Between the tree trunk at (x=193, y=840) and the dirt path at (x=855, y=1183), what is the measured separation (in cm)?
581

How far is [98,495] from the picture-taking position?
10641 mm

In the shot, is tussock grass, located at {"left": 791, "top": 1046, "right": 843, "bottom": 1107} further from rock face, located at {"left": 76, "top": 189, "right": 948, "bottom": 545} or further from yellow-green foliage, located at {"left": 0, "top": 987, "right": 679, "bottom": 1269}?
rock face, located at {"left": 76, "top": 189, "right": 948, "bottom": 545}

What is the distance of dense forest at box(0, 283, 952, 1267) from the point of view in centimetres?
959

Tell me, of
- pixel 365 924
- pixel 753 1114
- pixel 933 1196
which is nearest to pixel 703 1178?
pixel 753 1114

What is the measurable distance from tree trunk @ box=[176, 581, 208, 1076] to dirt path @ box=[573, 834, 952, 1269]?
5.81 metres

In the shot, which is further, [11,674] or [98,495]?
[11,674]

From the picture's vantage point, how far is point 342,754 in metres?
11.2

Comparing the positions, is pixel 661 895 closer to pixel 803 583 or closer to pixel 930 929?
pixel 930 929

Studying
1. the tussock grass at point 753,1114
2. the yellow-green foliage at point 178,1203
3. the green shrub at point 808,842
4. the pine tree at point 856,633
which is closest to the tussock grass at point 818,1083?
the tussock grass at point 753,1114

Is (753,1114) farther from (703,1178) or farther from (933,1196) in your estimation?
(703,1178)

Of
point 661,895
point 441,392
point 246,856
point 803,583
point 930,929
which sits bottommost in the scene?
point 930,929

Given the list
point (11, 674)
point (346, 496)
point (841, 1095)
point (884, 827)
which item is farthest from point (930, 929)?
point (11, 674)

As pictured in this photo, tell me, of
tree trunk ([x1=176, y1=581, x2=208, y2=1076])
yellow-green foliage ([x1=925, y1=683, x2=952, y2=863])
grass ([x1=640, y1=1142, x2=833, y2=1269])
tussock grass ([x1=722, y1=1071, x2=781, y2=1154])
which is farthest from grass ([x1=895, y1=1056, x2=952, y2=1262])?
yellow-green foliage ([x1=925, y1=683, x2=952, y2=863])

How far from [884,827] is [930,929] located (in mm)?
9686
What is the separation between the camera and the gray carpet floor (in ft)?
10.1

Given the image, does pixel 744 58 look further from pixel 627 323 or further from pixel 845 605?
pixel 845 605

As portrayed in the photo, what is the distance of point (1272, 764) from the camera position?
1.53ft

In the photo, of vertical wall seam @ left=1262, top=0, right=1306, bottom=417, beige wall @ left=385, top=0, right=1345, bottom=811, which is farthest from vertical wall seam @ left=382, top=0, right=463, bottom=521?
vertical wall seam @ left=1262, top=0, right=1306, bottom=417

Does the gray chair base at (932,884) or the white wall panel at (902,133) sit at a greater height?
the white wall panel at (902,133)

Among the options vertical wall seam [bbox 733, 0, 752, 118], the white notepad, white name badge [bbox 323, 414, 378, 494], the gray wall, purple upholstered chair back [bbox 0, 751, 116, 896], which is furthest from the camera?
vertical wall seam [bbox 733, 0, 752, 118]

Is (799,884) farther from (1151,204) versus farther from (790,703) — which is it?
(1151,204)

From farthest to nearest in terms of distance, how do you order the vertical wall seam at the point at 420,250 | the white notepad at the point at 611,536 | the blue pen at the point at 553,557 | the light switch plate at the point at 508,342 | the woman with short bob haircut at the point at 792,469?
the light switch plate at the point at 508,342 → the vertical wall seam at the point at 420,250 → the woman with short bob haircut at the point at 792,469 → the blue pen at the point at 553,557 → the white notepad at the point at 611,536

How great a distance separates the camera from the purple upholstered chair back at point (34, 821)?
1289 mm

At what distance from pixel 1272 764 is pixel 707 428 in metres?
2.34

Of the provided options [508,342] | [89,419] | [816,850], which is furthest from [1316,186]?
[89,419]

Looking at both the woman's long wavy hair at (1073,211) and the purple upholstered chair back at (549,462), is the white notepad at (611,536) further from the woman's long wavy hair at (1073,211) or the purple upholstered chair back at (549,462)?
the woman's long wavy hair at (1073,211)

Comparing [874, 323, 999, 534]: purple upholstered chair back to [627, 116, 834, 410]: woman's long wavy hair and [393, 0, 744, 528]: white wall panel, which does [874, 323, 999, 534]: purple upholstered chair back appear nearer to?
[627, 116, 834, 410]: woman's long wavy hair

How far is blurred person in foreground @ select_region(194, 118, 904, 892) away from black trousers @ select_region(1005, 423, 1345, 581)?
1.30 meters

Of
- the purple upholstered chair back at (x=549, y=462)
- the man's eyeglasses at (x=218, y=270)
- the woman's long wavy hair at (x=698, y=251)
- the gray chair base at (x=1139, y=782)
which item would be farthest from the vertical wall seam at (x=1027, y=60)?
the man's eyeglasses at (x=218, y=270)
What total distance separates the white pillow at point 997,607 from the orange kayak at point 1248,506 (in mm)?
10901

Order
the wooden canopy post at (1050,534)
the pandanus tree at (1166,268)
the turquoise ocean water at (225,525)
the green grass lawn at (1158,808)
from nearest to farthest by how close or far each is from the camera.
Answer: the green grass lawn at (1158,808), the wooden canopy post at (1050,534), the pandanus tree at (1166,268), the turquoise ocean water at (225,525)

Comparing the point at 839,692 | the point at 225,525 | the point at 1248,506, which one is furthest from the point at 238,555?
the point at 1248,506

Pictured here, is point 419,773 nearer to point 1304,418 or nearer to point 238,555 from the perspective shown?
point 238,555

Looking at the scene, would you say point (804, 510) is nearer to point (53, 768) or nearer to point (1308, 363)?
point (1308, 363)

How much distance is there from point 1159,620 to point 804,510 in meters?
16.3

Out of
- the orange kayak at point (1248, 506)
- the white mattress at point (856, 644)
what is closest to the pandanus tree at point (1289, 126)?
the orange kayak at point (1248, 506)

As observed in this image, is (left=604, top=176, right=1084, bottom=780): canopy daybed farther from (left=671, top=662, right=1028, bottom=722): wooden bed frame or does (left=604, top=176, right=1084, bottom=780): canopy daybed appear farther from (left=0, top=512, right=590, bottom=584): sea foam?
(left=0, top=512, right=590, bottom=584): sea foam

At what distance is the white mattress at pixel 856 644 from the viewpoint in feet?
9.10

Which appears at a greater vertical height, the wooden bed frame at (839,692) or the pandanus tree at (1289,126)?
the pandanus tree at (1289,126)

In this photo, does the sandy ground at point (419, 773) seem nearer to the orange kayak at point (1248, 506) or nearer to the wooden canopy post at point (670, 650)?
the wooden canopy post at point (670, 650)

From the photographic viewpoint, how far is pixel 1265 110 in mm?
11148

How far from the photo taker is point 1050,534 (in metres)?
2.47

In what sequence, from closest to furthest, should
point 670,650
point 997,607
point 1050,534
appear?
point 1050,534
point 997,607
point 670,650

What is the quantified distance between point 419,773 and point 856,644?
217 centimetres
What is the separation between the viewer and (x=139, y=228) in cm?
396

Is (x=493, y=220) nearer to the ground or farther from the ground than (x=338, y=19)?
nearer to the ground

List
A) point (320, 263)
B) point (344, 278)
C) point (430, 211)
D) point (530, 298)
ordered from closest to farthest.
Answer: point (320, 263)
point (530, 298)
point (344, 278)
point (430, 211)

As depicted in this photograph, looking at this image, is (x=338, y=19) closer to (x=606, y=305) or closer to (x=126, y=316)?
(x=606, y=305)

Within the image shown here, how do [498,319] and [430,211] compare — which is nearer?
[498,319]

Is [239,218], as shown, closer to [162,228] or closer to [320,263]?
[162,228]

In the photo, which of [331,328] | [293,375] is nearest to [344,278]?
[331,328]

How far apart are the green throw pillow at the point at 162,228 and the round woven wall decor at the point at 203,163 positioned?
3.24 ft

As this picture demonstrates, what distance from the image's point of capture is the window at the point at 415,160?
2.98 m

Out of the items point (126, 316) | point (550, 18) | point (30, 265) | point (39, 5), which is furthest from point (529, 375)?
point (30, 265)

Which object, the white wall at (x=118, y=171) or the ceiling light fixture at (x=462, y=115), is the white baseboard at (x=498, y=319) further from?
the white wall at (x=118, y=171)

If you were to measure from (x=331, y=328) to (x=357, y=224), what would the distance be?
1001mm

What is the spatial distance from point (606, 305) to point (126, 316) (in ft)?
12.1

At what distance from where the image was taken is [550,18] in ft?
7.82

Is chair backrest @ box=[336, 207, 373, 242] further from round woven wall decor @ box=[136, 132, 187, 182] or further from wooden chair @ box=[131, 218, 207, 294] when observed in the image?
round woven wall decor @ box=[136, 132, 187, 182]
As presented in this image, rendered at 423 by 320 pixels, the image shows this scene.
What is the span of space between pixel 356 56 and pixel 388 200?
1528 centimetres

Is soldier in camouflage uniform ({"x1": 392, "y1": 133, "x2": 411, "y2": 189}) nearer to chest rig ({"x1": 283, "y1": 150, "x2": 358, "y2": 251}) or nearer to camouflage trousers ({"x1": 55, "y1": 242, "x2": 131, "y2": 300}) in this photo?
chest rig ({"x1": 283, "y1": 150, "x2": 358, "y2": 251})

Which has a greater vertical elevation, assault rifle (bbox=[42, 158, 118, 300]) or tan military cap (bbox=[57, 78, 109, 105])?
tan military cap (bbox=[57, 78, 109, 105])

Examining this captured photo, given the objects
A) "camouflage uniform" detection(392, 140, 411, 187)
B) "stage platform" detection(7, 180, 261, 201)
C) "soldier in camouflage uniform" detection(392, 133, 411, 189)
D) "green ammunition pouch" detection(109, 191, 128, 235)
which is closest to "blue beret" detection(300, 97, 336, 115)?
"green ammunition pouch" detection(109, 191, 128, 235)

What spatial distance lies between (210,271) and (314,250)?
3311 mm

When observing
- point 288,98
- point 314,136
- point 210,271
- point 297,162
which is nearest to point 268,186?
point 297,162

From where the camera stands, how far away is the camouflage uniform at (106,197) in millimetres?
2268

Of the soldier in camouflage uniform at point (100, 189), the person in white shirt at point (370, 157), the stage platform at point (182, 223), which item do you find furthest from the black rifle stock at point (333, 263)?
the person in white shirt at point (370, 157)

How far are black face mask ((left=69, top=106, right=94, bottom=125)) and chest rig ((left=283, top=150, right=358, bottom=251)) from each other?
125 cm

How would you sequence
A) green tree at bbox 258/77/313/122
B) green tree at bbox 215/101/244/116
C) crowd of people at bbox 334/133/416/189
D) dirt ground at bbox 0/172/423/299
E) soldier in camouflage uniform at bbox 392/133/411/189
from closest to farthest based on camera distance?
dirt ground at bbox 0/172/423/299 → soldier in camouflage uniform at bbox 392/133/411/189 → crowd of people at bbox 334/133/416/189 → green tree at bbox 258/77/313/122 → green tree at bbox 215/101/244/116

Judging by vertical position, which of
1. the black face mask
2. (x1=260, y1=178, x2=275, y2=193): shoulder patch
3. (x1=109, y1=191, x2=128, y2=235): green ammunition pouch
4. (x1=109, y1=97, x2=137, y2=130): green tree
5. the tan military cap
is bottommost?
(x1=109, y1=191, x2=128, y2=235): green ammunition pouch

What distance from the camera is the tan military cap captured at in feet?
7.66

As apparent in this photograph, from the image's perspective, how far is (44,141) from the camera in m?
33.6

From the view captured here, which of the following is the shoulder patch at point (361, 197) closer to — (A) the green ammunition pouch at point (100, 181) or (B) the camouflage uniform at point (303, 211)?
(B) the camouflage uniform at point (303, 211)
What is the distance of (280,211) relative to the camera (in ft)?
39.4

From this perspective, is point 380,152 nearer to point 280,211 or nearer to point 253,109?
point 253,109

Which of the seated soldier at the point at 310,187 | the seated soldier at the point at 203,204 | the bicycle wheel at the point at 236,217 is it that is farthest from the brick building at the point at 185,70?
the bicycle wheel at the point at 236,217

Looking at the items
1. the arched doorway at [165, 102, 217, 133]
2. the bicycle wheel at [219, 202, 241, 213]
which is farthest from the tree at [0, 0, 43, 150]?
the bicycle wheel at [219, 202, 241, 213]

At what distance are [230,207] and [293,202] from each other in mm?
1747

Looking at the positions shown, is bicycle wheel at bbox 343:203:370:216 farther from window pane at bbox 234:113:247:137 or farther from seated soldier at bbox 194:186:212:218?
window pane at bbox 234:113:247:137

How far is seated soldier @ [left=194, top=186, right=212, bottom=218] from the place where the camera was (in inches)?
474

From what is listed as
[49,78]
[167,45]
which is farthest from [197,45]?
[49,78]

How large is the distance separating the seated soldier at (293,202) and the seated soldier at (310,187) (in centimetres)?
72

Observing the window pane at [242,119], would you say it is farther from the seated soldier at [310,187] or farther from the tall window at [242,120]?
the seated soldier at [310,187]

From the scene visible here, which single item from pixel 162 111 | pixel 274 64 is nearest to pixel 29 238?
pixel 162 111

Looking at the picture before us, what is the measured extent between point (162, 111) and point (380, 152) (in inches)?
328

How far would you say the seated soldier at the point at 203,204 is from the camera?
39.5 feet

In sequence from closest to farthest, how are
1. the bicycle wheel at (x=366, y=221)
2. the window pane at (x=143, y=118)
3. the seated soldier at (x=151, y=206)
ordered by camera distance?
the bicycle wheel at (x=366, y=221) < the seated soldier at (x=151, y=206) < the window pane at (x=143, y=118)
======
- [Set problem]: Please rewrite the items starting at the line that contains "From the scene" and ending at the last of the items, replacing "camera" with "viewer" and leaving everything else unchanged.

- [Response below]:
From the scene visible here, which single item from pixel 162 111 | pixel 274 64 is nearest to pixel 29 238?
pixel 162 111

Looking at the picture before us, what is the measured extent between point (162, 111) and point (380, 152) (in inches)?
328

How far would you say the seated soldier at the point at 203,204 is from the viewer?
39.5 feet

In sequence from closest to farthest, how are
1. the bicycle wheel at (x=366, y=221)
2. the window pane at (x=143, y=118)
3. the seated soldier at (x=151, y=206)
ordered by viewer distance?
the bicycle wheel at (x=366, y=221) < the seated soldier at (x=151, y=206) < the window pane at (x=143, y=118)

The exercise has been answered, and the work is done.